Our hyper-partisan use of language, divisive employment of claims of truth, truthiness and altTruth, and intellectual intolerance of other ideas and perspectives are used to create a different reality among us.  A reality that, even if merely internal, is used to justify life-denying actions, words and policies.  This happens not just on the right but on the left, as I’ve heard people from all perspectives (including myself) reduce the social discourse to obscenities and disparaging insults about the ones they oppose.  It seems to be a vicious circle, like the one that Winston Smith is unable to escape in 1984.


As I reflect on the novel, and the current state of our nation and culture, while meditating on the Easter story of resurrection and the teachings of Jesus of Nazareth I’m struck by the idea that how we talk about reality shapes how we see it, and maybe even what can come to be…  Our national discourse highlighted with slogans of “America First” and “Make America Great Again” create a reality which greatly contrasts with that potrayed by Jesus in his sermon on the Mount, commonly called the Beatitudes:


3 “Blessed are the poor in spirit, for theirs is the kingdom of heaven.
4 “Blessed are those who mourn, for they will be comforted.
5 “Blessed are the meek, for they will inherit the earth.
6 “Blessed are those who hunger and thirst for righteousness, for they will be filled.
7 “Blessed are the merciful, for they will receive mercy.
8 “Blessed are the pure in heart, for they will see God.
9 “Blessed are the peacemakers, for they will be called children of God.
10 “Blessed are those who are persecuted for righteousness’ sake, for theirs is the kingdom of heaven.
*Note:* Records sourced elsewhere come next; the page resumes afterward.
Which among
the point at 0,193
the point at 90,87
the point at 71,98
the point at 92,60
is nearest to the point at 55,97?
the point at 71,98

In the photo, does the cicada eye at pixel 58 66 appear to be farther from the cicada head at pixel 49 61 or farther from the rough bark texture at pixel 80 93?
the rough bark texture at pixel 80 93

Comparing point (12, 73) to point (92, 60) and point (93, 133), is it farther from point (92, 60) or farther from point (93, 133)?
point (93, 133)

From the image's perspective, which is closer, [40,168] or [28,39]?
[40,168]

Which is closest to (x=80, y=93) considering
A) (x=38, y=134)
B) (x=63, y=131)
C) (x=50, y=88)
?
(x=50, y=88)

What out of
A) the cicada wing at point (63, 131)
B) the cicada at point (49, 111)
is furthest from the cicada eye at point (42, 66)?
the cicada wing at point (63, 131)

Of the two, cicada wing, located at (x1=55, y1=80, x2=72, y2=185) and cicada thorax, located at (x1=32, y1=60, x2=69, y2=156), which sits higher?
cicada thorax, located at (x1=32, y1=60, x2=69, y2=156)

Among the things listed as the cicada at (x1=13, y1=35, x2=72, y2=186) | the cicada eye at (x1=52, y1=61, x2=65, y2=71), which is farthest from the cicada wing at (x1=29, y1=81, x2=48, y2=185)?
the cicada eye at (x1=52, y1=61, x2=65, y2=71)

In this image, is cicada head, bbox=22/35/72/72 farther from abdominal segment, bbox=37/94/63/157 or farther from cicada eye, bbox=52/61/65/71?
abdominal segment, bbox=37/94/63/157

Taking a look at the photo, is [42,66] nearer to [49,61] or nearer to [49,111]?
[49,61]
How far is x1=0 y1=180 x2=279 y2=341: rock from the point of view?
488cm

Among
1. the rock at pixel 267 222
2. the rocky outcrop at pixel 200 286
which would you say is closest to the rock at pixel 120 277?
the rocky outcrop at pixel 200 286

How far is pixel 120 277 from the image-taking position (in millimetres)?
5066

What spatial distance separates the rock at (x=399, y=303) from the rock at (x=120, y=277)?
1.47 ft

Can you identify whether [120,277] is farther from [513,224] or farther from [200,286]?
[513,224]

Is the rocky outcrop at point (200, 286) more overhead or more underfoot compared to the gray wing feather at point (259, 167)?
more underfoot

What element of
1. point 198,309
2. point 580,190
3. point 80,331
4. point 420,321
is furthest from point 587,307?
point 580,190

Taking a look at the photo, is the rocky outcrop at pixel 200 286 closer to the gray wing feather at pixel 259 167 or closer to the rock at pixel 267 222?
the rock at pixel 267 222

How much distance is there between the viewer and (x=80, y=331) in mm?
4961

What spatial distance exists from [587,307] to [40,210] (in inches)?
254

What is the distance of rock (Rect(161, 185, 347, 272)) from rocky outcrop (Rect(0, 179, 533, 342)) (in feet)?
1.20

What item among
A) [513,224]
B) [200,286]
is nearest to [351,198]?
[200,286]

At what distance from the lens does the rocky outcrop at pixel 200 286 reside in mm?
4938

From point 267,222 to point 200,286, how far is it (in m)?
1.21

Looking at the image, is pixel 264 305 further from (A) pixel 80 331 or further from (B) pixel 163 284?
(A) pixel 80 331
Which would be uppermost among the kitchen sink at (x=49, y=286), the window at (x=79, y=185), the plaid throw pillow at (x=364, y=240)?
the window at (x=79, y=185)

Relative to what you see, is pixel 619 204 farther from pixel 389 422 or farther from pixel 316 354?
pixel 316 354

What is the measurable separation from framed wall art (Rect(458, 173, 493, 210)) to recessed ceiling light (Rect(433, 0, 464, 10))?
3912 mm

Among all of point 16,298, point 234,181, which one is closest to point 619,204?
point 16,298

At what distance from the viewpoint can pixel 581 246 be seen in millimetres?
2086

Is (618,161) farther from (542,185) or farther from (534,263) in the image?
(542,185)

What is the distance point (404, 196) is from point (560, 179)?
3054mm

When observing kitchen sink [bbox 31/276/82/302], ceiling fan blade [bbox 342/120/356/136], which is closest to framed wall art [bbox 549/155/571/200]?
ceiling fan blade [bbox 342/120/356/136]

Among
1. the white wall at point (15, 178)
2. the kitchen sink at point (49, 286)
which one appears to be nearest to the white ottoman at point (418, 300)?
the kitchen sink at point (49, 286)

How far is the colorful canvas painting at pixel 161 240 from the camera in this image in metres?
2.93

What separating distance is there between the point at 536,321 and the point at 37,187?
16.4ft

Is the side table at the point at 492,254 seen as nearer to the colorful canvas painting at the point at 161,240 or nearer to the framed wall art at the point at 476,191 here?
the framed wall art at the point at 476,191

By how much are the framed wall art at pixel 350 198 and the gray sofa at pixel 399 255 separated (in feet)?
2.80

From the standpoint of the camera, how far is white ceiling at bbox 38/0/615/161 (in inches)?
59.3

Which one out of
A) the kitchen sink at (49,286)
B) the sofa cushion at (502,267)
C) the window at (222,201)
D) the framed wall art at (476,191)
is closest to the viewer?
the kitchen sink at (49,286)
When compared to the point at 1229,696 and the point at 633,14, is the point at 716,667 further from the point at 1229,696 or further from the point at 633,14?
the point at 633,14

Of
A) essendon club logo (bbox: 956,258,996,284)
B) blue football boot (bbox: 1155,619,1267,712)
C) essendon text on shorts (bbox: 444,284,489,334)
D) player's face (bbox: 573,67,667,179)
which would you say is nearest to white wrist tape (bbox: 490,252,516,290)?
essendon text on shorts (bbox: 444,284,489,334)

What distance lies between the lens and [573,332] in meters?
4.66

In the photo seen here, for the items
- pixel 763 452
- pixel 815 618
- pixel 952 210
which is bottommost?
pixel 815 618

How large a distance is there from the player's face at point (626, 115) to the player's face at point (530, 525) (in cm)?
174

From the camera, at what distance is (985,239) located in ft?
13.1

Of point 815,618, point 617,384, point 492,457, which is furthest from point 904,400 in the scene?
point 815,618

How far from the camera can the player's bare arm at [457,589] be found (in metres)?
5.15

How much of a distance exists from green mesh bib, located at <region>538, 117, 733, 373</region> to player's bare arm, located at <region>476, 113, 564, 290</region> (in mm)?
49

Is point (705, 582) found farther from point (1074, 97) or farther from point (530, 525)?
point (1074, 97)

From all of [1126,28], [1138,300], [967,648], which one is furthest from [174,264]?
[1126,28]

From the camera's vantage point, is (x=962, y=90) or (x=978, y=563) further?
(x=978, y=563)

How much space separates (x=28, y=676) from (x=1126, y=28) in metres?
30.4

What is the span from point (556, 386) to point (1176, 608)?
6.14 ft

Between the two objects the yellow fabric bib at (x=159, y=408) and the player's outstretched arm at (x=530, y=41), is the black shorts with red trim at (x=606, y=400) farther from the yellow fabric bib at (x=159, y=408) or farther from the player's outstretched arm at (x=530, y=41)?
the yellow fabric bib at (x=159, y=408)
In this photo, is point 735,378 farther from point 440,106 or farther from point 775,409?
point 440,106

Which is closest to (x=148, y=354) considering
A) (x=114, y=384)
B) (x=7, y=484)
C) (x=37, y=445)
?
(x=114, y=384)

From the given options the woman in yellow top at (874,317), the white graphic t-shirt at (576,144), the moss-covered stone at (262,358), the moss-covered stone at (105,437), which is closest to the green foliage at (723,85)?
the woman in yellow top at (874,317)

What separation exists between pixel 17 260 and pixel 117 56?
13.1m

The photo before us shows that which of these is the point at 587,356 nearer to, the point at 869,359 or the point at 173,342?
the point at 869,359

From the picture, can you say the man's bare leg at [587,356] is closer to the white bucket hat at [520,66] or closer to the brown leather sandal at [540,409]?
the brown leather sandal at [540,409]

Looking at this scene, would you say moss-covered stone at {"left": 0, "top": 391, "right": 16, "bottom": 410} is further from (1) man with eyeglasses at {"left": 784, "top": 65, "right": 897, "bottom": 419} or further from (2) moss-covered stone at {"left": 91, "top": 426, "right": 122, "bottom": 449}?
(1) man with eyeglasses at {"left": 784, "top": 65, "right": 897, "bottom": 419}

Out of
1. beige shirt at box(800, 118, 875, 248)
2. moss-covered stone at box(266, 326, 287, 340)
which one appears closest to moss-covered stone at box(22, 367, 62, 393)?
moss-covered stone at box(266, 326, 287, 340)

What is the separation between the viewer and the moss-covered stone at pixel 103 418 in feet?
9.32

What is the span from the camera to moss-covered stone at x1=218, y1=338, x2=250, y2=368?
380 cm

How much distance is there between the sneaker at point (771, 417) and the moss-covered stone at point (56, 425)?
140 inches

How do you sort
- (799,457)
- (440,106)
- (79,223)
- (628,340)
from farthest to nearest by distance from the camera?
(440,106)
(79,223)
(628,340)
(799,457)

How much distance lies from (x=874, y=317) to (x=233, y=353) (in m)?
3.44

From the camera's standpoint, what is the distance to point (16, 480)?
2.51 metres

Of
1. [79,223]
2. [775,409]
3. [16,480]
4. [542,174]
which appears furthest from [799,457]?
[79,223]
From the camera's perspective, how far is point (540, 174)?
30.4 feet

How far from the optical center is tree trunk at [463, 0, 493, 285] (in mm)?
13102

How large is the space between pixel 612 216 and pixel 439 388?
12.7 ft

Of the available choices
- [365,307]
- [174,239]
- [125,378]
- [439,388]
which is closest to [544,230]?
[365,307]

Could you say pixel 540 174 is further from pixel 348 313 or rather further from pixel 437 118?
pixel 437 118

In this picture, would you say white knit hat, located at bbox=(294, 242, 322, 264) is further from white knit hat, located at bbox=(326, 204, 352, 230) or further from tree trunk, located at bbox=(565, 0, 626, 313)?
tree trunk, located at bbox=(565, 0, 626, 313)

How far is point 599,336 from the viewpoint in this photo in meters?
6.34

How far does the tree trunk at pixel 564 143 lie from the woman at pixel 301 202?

11 “Blessed are you when people revile you and persecute you and utter all kinds of evil against you falsely on my account. 12 Rejoice and be glad, for your reward is great in heaven, for in the same way they persecuted the prophets who were before you.
Salt and Light
13 “You are the salt of the earth; but if salt has lost its taste, how can its saltiness be restored? It is no longer good for anything, but is thrown out and trampled under foot.
14 “You are the light of the world. A city built on a hill cannot be hid. 15 No one after lighting a lamp puts it under the bushel basket, but on the lampstand, and it gives light to all in the house. 16 In the same way, let your light shine before others, so that they may see your good works and give glory to your Father in heaven.